(続き)
伝本丸と観音正寺の間の分岐から観音寺城の最高所を目指して登って行きます。散策路の両側にも階段状に曲輪があるようですが、藪化していてよくわかりません。こちらにはあまり見どころはないのかな、と思い始めたところで目前にそびえる石垣! 退屈させませんね、ホントに。石垣から二段ほど上ると城内最高所の伝沢田丸に着きました。伝沢田丸から北に向かえば繖山三角点を経て安土城に至りますが(にのまるさん、くろもりさんが辿ったルートですね)、この日は一日とことん観音寺城! ということで、南東にのびる尾根筋を裏参道方向に向かうことにします。
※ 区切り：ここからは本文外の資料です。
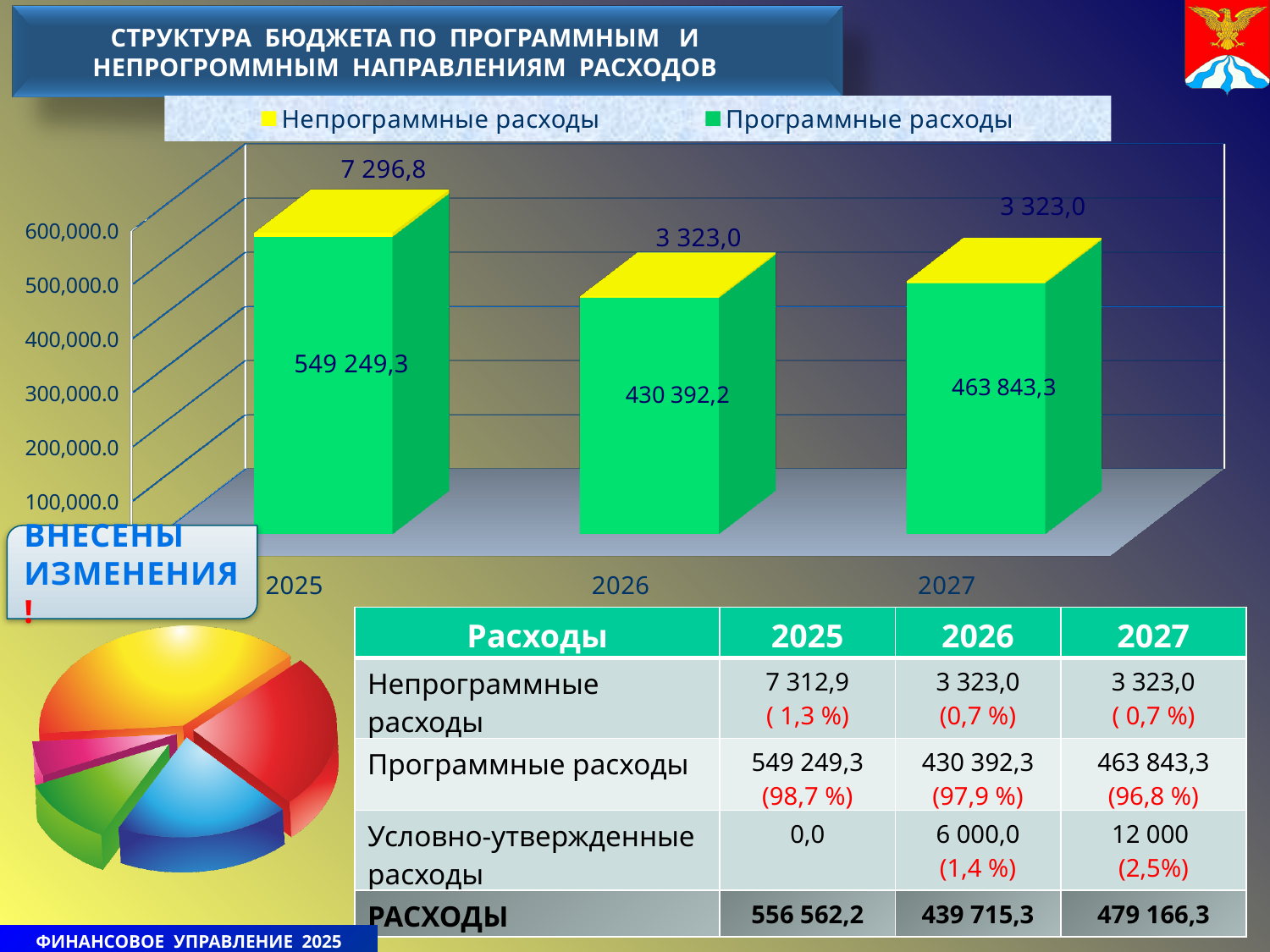
What is the total of the stacked bar for 2026? 433 715,2 What is the difference between Программные расходы in 2025 and 2026? 118 857,1 Which is larger: Программные расходы in 2027 or in 2026? 2027 Which year has the highest value of Программные расходы? 2025 How many years are shown on the x axis of the bar chart? 3 What is the value of Программные расходы for 2026? 430 392,2 Is the value of Программные расходы for 2026 greater or less than 400,000.0? greater How many series does the legend of the bar chart list? 2 What is the value of Непрограммные расходы for 2027? 3 323,0 Which year has the lowest value of Программные расходы? 2026 What is the value of Непрограммные расходы for 2025? 7 296,8 What is the value of Программные расходы for 2025? 549 249,3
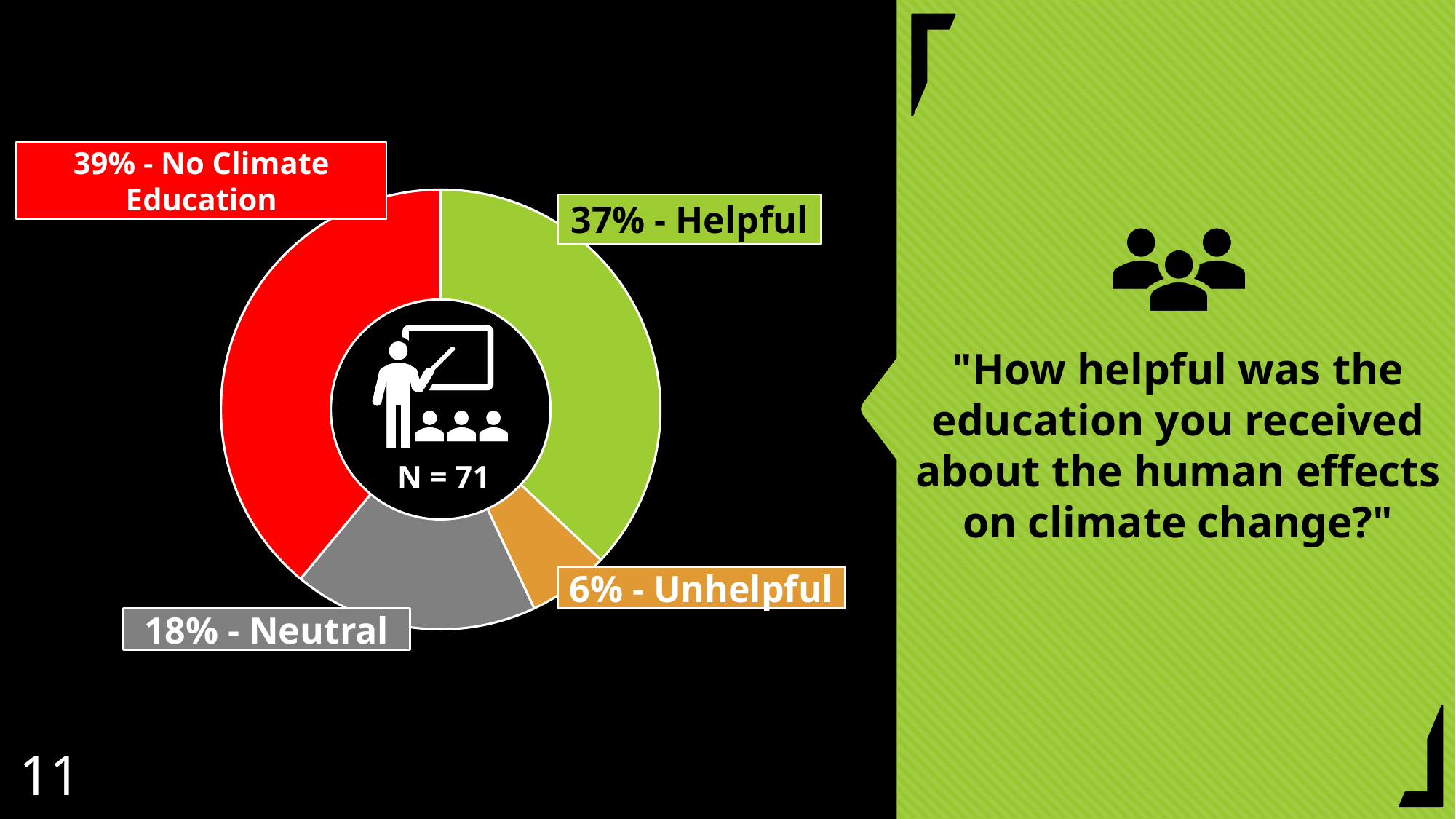
What percentage of respondents said the education they received was helpful? 37% What percentage of respondents found the education unhelpful? 6% What kind of chart is shown on the slide? Pie chart (doughnut) What is the sample size (N) shown in the centre of the chart? N = 71 What is the difference in percentage points between the Helpful and Unhelpful shares? 31 Which is larger, the Neutral share or the Unhelpful share? Neutral What percentage of respondents reported having no climate education? 39% How many categories are shown in the chart? 4 What share of the pie is labelled Neutral? 18% Which category has the smallest share of the pie? Unhelpful What colour is the slice representing No Climate Education? Red Which category has the largest share of the pie? No Climate Education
この南東尾根は観音寺城の北端にあたり、尾根沿いに伝沢田丸、伝三国丸、伝馬淵丸、伝三井丸、伝馬場丸、伝伊庭丸、大見付と呼ばれる曲輪群が連なっていますが、その多くが尾根上ではなく尾根の南斜面を削平して設けられていて、土塁に見立てた尾根筋を大土塁と呼ぶようです。散策路は大土塁の上を通っており、伝沢田丸から少し行くと伝三国丸に到着。伝三国丸は尾根上にある曲輪で、三国岩と呼ばれる巨石と石塁で囲まれています。伝三国丸から散策路を東に向かう途中、堀切っぽい地形があるな、と思って見てみると両側が石垣で固められていました。さすが観音寺城。伝馬淵丸や伝三井丸は藪に沈んでおり、大土塁から降りて行けそうな道も見当たらなかったのでスルーして、伝馬場丸に着くと散策路は三つに分岐していました。ひとつは折り返してねずみ岩へ、ひとつは裏参道駐車場へ、そしてもうひとつは南に下って観音正寺の奥之院に続いています。裏参道に向かう前に奥之院に寄り道してみると、道中の巨石の上に佐佐木城址の石碑が建てられていました。奥之院のあたりは大石垣周辺にも増して巨石が林立しており、巨石を組み込んだ石垣があちこちに見られます。奥之院には巨石の上で舞う天人を見て聖徳太子が名付けたと伝わる「天楽石」が祀られていて、巨石と巨石の間に石垣や石段が設けられています。城郭遺構ではありませんが、なかなか見応えがありました。
分岐に戻って大土塁を東に進むと、北辺を土塁で囲み東端に石垣を設けた伊庭丸、東辺の石塁で東側からの侵攻に備えた大見付を経て、裏参道に合流します。裏参道を東に進むと観音寺城の東端、伝布施淡路丸と伝目賀田丸です(続く)。